Of course it’s gratifying to see that Roxanne Carr has wrung damages from the Ottawa Police—nine years after she was brutalized by several Ottawa cops.
But let’s not break out the champagne just yet, OK?
Does the name “Julie Cayer” ring a bell? It should. A cop named Martin Cardinal, who smashed her head repeatedly into a car hood—after checking to see no one was watching—got a Wikipedia entry over that one. His punishment was positively Draconian, mind you: he got a conditional discharge, was docked a whole eight days pay, and was reinstated as an Ottawa police officer.
Then there was the manhandling of Leslie DeFazio.

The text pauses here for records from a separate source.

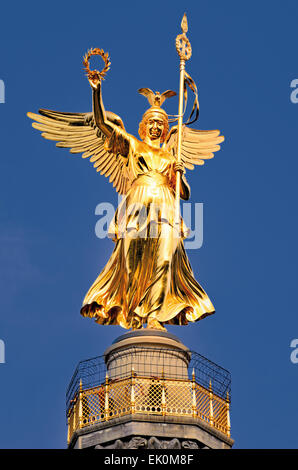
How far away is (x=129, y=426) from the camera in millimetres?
39156

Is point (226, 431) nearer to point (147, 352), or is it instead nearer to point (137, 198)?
point (147, 352)

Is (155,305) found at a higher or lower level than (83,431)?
higher

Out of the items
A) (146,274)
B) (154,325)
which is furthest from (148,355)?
(146,274)

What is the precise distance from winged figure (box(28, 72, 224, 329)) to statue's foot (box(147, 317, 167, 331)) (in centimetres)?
2

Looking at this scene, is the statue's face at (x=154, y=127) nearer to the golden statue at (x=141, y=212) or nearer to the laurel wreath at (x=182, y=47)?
the golden statue at (x=141, y=212)

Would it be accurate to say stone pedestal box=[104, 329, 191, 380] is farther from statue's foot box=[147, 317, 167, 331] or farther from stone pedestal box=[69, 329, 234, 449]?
statue's foot box=[147, 317, 167, 331]

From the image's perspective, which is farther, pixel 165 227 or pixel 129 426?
pixel 165 227

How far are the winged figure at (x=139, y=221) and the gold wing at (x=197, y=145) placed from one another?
1.18 meters

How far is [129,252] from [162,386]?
4.57 m

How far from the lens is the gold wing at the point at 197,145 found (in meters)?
46.8
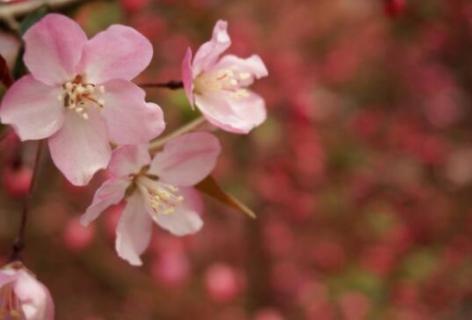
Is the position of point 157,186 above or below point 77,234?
above

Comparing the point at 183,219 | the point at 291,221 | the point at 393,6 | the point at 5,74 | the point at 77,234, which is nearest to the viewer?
the point at 5,74

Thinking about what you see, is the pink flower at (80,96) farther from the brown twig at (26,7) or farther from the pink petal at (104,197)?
the brown twig at (26,7)

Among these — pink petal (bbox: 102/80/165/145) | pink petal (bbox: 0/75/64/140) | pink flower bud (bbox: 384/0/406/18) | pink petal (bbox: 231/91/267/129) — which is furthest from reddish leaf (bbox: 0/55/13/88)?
pink flower bud (bbox: 384/0/406/18)

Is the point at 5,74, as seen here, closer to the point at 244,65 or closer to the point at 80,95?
the point at 80,95

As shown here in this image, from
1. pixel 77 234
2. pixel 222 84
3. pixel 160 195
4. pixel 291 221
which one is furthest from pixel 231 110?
pixel 291 221

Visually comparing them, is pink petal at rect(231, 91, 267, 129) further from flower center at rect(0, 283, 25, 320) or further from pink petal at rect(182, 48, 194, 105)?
flower center at rect(0, 283, 25, 320)

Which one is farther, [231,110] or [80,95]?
[231,110]

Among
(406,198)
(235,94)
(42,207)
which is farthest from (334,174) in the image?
(235,94)
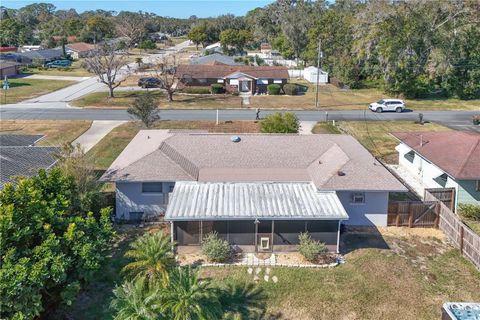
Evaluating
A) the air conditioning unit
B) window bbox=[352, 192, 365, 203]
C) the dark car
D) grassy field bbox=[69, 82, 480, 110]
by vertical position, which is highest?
the dark car

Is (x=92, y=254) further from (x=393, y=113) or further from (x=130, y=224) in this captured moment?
(x=393, y=113)

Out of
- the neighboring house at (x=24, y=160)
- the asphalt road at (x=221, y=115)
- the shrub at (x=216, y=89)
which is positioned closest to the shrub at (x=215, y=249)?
the neighboring house at (x=24, y=160)

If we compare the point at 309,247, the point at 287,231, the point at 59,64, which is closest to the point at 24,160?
the point at 287,231

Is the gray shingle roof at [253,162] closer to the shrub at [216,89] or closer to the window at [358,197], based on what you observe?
the window at [358,197]

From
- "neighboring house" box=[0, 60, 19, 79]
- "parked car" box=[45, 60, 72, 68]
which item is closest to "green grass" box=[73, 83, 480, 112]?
"neighboring house" box=[0, 60, 19, 79]

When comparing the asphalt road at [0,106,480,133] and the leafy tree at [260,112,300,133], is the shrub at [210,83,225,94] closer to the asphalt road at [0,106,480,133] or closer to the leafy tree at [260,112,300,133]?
the asphalt road at [0,106,480,133]

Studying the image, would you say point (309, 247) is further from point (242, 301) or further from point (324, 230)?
point (242, 301)
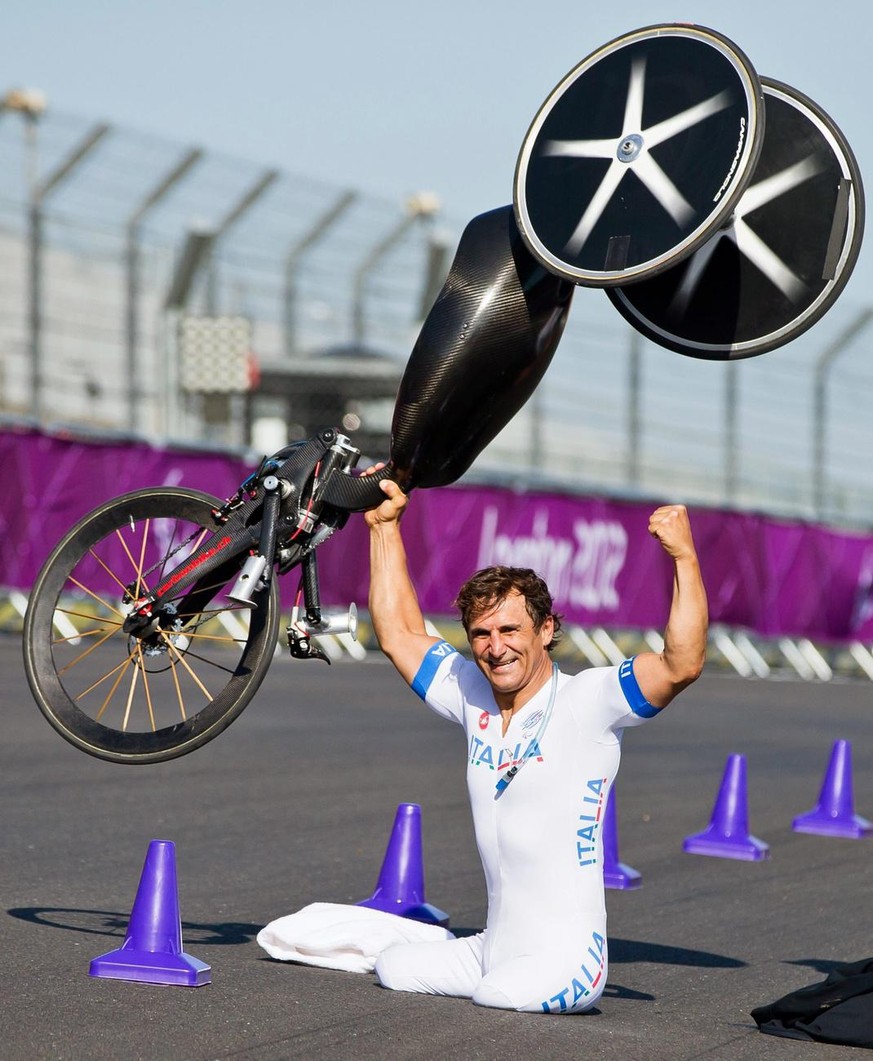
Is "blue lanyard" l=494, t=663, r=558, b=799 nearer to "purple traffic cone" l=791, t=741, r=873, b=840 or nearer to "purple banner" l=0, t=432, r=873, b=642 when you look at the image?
"purple traffic cone" l=791, t=741, r=873, b=840

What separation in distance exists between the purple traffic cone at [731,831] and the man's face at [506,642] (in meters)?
4.10

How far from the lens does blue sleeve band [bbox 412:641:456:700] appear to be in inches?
236

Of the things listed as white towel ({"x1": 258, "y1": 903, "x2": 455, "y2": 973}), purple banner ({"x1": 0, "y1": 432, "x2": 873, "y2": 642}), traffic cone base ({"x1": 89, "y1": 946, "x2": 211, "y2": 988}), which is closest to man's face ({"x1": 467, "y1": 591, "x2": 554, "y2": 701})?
white towel ({"x1": 258, "y1": 903, "x2": 455, "y2": 973})

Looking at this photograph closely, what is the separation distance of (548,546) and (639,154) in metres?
15.0

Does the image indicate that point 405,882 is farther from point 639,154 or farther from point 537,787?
point 639,154

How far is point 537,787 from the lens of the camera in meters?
5.55

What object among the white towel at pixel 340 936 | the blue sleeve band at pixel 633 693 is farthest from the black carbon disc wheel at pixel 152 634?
the blue sleeve band at pixel 633 693

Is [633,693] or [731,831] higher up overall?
[633,693]

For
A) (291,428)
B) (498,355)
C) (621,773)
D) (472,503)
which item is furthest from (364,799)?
(291,428)

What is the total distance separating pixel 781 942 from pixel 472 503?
41.2 ft

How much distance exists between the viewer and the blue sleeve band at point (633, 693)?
17.9 feet

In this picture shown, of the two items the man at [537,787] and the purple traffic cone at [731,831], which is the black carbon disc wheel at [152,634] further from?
the purple traffic cone at [731,831]

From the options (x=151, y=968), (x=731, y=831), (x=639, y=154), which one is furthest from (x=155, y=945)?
(x=731, y=831)

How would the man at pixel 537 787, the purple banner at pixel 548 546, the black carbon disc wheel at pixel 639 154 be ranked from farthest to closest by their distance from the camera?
the purple banner at pixel 548 546 → the man at pixel 537 787 → the black carbon disc wheel at pixel 639 154
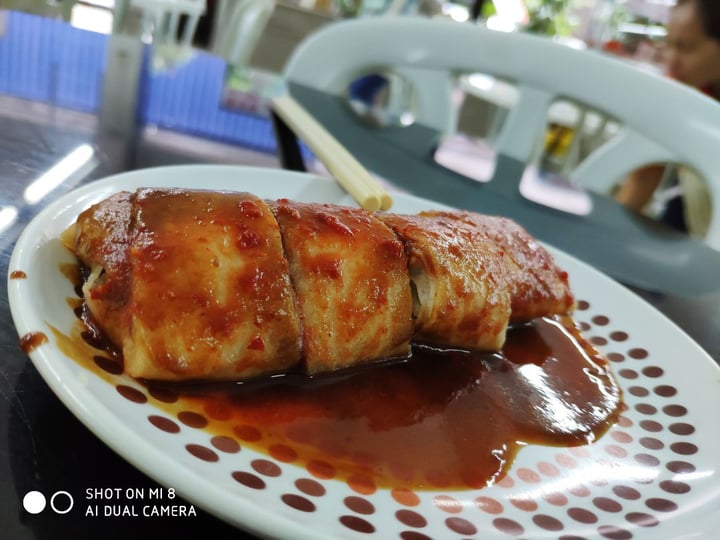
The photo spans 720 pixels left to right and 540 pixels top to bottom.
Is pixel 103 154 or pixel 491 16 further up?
pixel 491 16

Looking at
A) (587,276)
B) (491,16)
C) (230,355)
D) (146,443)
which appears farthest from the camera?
(491,16)

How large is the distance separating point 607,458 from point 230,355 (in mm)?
599

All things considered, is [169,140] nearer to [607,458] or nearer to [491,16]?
[607,458]

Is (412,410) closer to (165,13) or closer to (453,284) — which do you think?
(453,284)

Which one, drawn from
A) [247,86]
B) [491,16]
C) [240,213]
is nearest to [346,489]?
[240,213]

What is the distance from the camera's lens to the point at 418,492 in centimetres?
76

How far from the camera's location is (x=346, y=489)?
2.40 feet

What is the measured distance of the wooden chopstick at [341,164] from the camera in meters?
1.44

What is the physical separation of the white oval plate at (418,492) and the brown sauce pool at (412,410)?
1.0 inches

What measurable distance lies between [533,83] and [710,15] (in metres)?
1.77

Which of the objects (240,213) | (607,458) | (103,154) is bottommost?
(607,458)

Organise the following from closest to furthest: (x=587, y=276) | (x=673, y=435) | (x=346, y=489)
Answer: (x=346, y=489) → (x=673, y=435) → (x=587, y=276)

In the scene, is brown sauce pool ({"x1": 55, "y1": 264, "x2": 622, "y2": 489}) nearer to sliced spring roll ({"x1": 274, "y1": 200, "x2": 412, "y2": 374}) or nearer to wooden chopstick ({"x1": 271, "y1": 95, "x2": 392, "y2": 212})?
sliced spring roll ({"x1": 274, "y1": 200, "x2": 412, "y2": 374})

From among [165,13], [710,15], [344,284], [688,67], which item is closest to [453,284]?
[344,284]
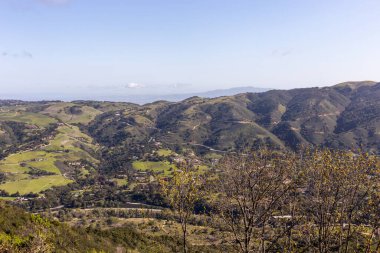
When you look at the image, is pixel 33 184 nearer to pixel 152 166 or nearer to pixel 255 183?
pixel 152 166

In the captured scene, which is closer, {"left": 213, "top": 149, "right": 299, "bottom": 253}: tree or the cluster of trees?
the cluster of trees

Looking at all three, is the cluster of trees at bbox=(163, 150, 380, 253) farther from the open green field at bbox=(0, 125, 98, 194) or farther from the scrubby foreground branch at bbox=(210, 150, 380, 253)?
the open green field at bbox=(0, 125, 98, 194)

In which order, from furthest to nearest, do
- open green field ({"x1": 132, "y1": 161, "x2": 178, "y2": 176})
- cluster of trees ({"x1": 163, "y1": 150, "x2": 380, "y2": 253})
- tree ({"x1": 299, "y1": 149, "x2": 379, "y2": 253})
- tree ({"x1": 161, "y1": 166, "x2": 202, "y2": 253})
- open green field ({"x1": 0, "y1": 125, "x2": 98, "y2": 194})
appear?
1. open green field ({"x1": 132, "y1": 161, "x2": 178, "y2": 176})
2. open green field ({"x1": 0, "y1": 125, "x2": 98, "y2": 194})
3. tree ({"x1": 161, "y1": 166, "x2": 202, "y2": 253})
4. cluster of trees ({"x1": 163, "y1": 150, "x2": 380, "y2": 253})
5. tree ({"x1": 299, "y1": 149, "x2": 379, "y2": 253})

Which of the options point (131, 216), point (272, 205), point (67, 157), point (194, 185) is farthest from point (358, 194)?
point (67, 157)

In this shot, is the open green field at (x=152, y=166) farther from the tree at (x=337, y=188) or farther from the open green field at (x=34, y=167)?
the tree at (x=337, y=188)

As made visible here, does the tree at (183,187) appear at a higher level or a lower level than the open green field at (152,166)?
higher

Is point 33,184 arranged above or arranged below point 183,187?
below

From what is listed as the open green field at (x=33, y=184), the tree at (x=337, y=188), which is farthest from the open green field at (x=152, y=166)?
the tree at (x=337, y=188)

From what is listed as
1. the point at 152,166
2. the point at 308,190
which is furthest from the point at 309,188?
the point at 152,166

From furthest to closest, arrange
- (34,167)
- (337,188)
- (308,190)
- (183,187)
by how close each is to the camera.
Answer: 1. (34,167)
2. (183,187)
3. (308,190)
4. (337,188)

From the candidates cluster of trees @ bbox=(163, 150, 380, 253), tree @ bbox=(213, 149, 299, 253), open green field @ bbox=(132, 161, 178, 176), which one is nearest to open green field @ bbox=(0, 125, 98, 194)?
open green field @ bbox=(132, 161, 178, 176)

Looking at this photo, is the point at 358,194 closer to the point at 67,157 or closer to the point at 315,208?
the point at 315,208

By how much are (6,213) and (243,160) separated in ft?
131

And let us not forget Sgt. Stephen Desjourdy, who seems, in fairness, to be in a class by himself. He received a three-month demotion in 2008 for kicking an unarmed, kneeling woman in the back, smashing her head into a toilet, and then Tasering her twice. Then he lost 20 days’ pay for savaging another woman, Stacy Bonds, just a few days after he had expressed “remorse” for the first incident.
Bogus charges against Bonds were thrown out by an angry judge. The charges against DeFazio and Carr were dropped. Cayer was never charged. And so it goes.
Want to stop violence against women? Why not start with those who serve and protect?